Acusação falta e júri de comparsa em assassinato na Praça do Rádio é adiado

O crime aconteceu em 2016, na noite do dia 31 de janeiro, na Avenida Afonso Pena, na Praça do Rádio Clube

Viviane Oliveira e Mirian Machado
Casal quando foi julgado em 2017. Kielvnn foi condenado e Iris absolvida pelo júri (Foto: arquivo/Campo Grande News) Casal quando foi julgado em 2017. Kielvnn foi condenado e Iris absolvida pelo júri (Foto: arquivo/Campo Grande News)

Marcado para esta sexta-feira (22), o julgamento de Iris Adriana Barbosa da Silva, 25 anos, acusada de envolvimento no assassinado de Thais Giedry Borges dos Santos, 22 anos, ocorrido há 3 anos, foi adiado para o dia 13 de março porque a assistente de acusação, Benedito Arthur de Figueiredo Neto, não pôde comparecer, foi intimidado de última hora.

O crime aconteceu em 2016, na noite do dia 31 de janeiro, na Avenida Afonso Pena, na Praça do Rádio Clube, em Campo Grande.
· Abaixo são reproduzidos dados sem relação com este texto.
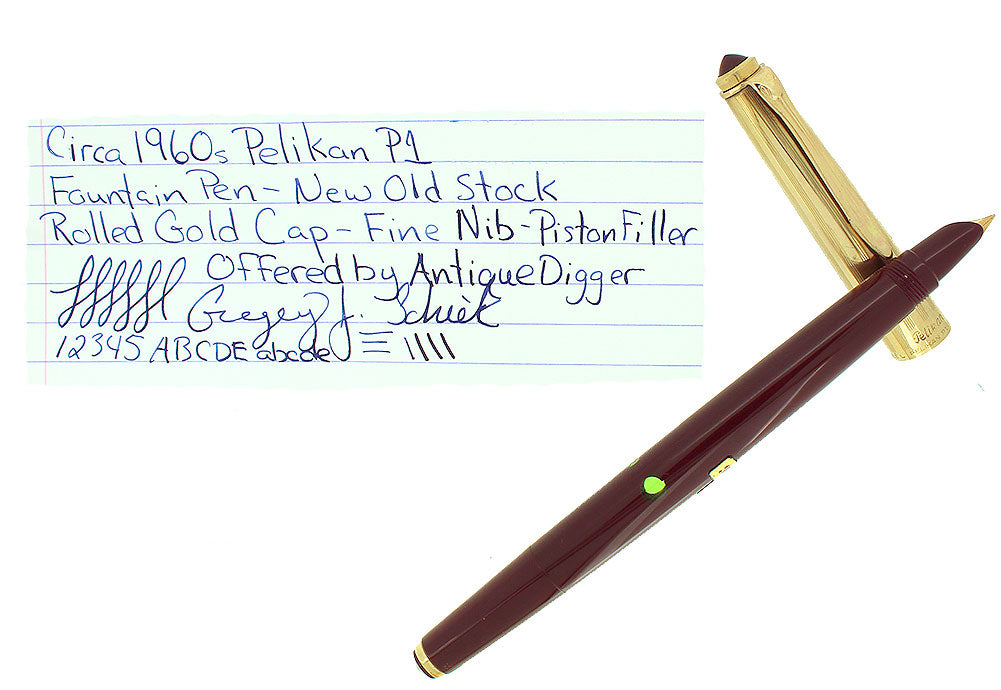 CIRCA 1958 PELIKAN P1 ROLLED GOLD CAP BURGUNDY BARREL FOUNTAIN PEN NOS STICKERED OFFERED BY ANTIQUE DIGGER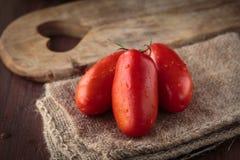 Fresh raw San Marzano tomatoes. Delicious fresh raw San Marzano tomatoes for an healthy meal Royalty Free Stock Photos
Iris atraiu a vítima até o local para que o marido dela, na época, Kielvnn de Moraes, 27 anos, cometesse o crime. Os dois foram julgados no dia 17 de fevereiro do ano passado.
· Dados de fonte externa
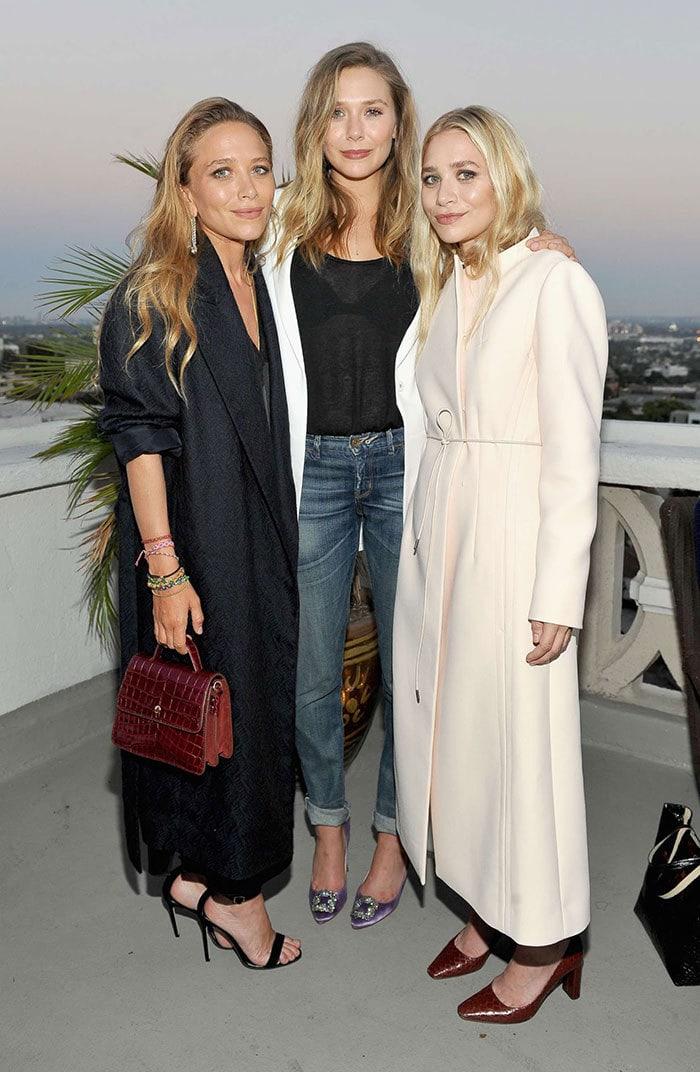 Мэри-Кейт и Эшли Олсен со своей младшей сестрой Элизабет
Kielvnn foi condenando a 18 anos de prisão em regime fechado pelo homicídio - qualificado como hediondo, por motivo torpe e sem chances de defesa da vítima. Já Iris Adriana foi inocentada pelo júri. A defesa dela alegou que a ré foi coagida pelo marido a participar do crime, sob ameaças de Kielvnn. No entanto, a assistente de acusação pediu para anular o julgamento com relação a Iris por entender que a acusada concorreu para o crime ao atrair a vítima até o local.

“A decisão dos jurados de absolver Íris do crime mostra-se contrária às provas dos altos, razão pela qual, com o parecer, dou provimento ao recurso do assistente de acusação para anular o Júri e determinar que outro seja elaborado”, conforme acórdão do Tribunal de Justiça ao julgar recurso do assistente acusação.
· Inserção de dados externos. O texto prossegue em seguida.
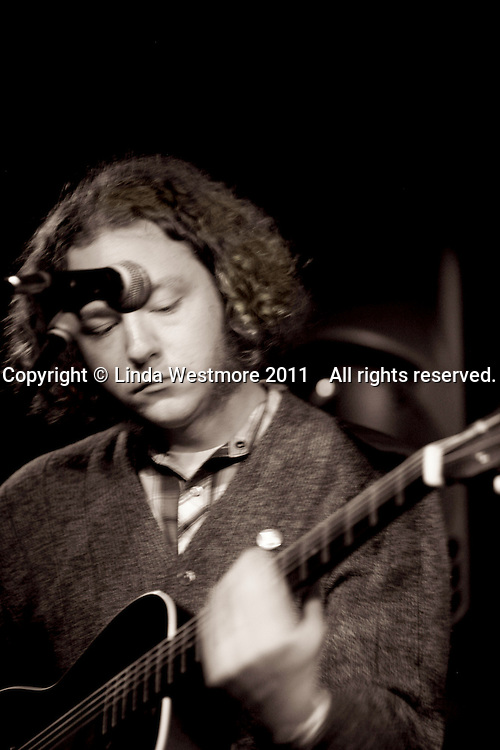 Adam Hoskins, guitar and vocals.  American group, Pokey LaFarge and the South City Three, play riverboat soul at the Blue Coconut Club, Pulborough, Sussex.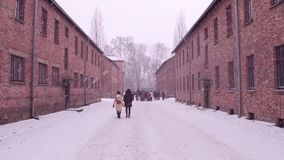 Guided tour to Auschwitz Birkenau, German Nazi concentration and extermination camp. Brick buildings in falling snow Stock Photo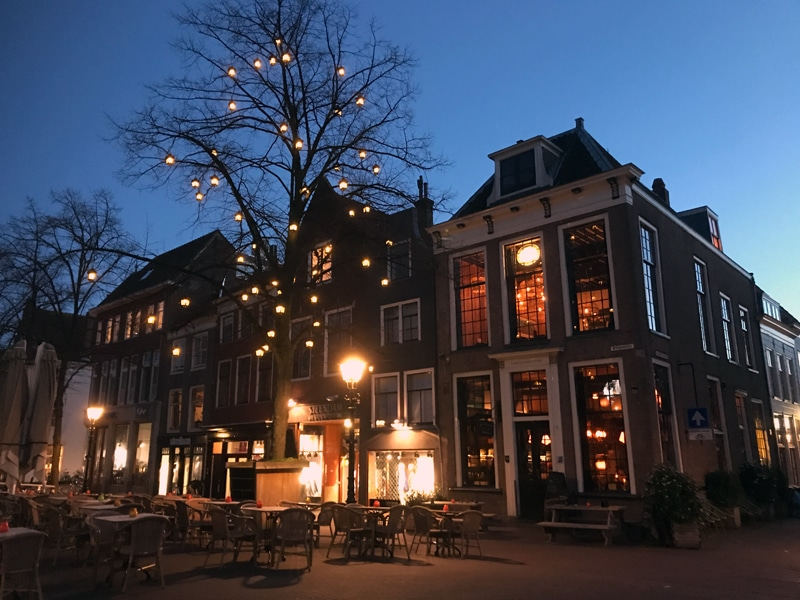 Delft by night with outside terrace in front of a local cafe.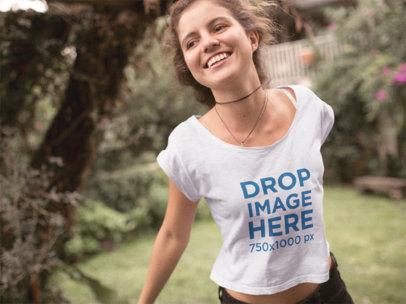 Happy Girl Jumping in Her Yard Tee Mockup a11581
Caso - O casal atraiu a vítima para o local do crime por mensagens de celular e ligações feitas por Iris, que supostamente mantinha relacionamento extraconjugal com Thais. Iris namorou Thais antes de conviver com Kielvnn. O casal teve uma filha, que também foi usada para atrair a vítima à praça. Iris afirmou a ex-namorada que a bebê, que tinha apenas nove meses na época, estava doente e perguntou se ela não queria vê-la. O combinado foi de se encontrarem na praça, em frente ao local onde a vítima trabalhava como garçonete.

Thais foi até a praça, cumprimentou o casal e ao se abaixar para beijar o bebê, foi agarrada pelos cabelos e teve a garganta cortada com uma faca, segundo investigação feita pela Polícia Civil. O casal fugiu voltando para a casa onde moravam, em Ribas do Rio Pardo - onde dias depois foram presos.